/SPIBB-DQN

Code for the model-free version of "Safe Policy Improvement with Baseline Boostrapping"

Primary LanguagePython

Prerequisites

SPIBB-DQN is implemented in Python 3 and requires PyTorch.

Commands

To generate a dataset, run:

python baseline.py baseline/dummy_env/ weights.pt --generate_dataset --dataset_size 1000

where baseline/dummy_env/ is the path to the baseline and weights.pt is the baseline filename. The dataset will be generated in baseline/dummy_env/dataset by default.

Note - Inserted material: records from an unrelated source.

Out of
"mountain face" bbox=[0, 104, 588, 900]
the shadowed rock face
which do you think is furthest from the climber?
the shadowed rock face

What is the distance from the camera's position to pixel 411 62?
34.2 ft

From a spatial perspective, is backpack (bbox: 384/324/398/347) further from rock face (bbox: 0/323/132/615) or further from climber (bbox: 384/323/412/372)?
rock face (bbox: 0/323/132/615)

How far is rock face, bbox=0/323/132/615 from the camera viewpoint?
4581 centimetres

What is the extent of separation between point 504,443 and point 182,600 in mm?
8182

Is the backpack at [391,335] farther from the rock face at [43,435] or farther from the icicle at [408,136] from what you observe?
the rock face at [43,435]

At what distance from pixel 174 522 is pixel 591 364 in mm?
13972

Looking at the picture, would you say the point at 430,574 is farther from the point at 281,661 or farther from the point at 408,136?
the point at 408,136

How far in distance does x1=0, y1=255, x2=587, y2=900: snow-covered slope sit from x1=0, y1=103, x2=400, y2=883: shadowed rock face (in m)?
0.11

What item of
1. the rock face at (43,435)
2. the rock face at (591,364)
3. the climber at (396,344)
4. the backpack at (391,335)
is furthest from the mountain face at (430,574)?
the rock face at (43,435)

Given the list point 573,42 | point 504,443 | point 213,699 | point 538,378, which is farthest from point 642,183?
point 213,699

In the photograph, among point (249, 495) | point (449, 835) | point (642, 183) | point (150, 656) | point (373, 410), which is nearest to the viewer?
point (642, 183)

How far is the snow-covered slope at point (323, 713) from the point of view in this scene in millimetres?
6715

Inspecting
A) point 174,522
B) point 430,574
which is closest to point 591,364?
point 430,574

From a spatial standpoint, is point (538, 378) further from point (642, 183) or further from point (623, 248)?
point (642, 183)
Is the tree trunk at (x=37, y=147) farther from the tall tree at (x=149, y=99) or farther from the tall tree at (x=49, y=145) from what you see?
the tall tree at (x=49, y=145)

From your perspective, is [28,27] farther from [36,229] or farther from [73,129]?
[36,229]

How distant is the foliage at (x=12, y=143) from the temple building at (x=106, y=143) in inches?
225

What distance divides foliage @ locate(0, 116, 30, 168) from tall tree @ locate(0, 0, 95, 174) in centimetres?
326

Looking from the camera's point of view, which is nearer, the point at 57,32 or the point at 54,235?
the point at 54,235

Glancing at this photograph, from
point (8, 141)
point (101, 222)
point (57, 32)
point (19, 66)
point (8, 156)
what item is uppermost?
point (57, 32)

To train a policy on that dataset, define the training parameters in a yaml file e.g. config_batch (in particular, that file should contain the path to the baseline and dataset to use) and then run:

ipython train.py -- -o batch True --config config_batch

To specify different learning types or parameters, either change the config_batch file or pass options to the command line, e.g. --options learning_type ramdp, or --options minimum_count 5.

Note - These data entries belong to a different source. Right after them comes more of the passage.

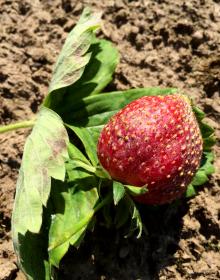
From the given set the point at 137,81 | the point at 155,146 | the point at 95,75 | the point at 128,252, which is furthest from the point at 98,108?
the point at 128,252

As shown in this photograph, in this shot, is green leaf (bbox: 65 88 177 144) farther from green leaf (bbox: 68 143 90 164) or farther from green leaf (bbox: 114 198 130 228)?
green leaf (bbox: 114 198 130 228)

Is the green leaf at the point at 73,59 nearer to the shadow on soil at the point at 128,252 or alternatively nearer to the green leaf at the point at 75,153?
the green leaf at the point at 75,153

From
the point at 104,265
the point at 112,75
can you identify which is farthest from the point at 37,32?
the point at 104,265

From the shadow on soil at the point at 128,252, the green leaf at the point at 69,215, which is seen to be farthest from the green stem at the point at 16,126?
the shadow on soil at the point at 128,252

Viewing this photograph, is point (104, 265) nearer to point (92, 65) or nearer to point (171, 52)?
point (92, 65)

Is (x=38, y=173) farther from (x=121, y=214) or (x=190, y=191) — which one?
(x=190, y=191)
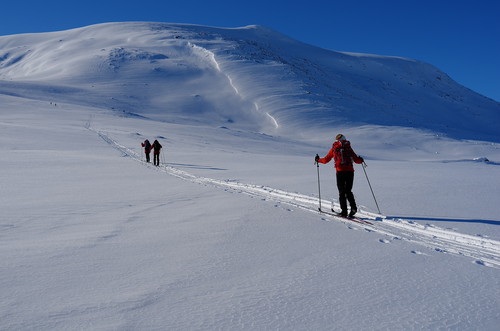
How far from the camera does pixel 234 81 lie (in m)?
86.0

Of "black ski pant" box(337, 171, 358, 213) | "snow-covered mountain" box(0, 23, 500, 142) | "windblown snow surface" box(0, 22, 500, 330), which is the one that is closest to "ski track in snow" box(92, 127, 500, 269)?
"windblown snow surface" box(0, 22, 500, 330)

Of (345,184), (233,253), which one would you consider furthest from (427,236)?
(233,253)

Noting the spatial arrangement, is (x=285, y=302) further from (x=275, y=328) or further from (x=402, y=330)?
(x=402, y=330)

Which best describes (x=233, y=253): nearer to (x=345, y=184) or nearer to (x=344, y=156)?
(x=345, y=184)

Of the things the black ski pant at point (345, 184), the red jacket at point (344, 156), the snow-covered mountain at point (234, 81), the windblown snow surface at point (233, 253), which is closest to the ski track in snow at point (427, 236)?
the windblown snow surface at point (233, 253)

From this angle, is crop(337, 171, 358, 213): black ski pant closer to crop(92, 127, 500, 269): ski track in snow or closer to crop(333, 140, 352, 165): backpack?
crop(333, 140, 352, 165): backpack

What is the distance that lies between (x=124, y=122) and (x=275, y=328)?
1856 inches

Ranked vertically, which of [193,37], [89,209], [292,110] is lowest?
[89,209]

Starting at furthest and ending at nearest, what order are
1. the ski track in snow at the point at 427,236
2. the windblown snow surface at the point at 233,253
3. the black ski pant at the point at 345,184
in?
1. the black ski pant at the point at 345,184
2. the ski track in snow at the point at 427,236
3. the windblown snow surface at the point at 233,253

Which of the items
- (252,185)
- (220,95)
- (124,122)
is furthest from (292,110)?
(252,185)

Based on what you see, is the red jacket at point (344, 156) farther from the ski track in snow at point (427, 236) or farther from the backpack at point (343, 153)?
the ski track in snow at point (427, 236)

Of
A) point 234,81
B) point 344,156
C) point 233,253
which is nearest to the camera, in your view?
point 233,253

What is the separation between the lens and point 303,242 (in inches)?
189

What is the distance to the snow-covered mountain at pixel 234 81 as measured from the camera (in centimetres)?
6838
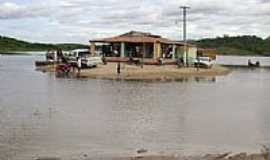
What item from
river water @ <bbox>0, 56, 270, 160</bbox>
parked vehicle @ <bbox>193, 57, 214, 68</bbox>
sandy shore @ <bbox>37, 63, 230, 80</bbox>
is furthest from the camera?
parked vehicle @ <bbox>193, 57, 214, 68</bbox>

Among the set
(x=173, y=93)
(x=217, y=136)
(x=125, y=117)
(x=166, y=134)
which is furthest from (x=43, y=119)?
(x=173, y=93)

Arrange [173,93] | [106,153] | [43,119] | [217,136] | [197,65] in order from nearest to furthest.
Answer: [106,153] < [217,136] < [43,119] < [173,93] < [197,65]

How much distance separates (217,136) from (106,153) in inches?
203

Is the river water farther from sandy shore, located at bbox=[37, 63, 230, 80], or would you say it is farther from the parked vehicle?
the parked vehicle

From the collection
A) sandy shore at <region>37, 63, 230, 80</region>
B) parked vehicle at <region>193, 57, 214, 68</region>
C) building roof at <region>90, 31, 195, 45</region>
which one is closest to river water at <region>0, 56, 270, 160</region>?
sandy shore at <region>37, 63, 230, 80</region>

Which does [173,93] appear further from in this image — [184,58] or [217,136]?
[184,58]

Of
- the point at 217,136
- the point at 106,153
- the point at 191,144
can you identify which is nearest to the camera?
the point at 106,153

We have provided the baseline we used in our experiment in baseline/dummy_env. To train a new one, define the training parameters in a yaml file e.g. config and then run:

ipython train.py -- --domain dummy --config config_dummy

Reference

Please use the following bibtex entry if you use this code:

@inproceedings{Laroche2019,
    title={Safe Policy Improvement with Baseline Bootstrapping},
    author={Laroche, Romain and Trichelair, Paul and Tachet des Combes, R\'emi},
    booktitle={Proceedings of the 36th International Conference on Machine Learning (ICML)},
    year={2019}
}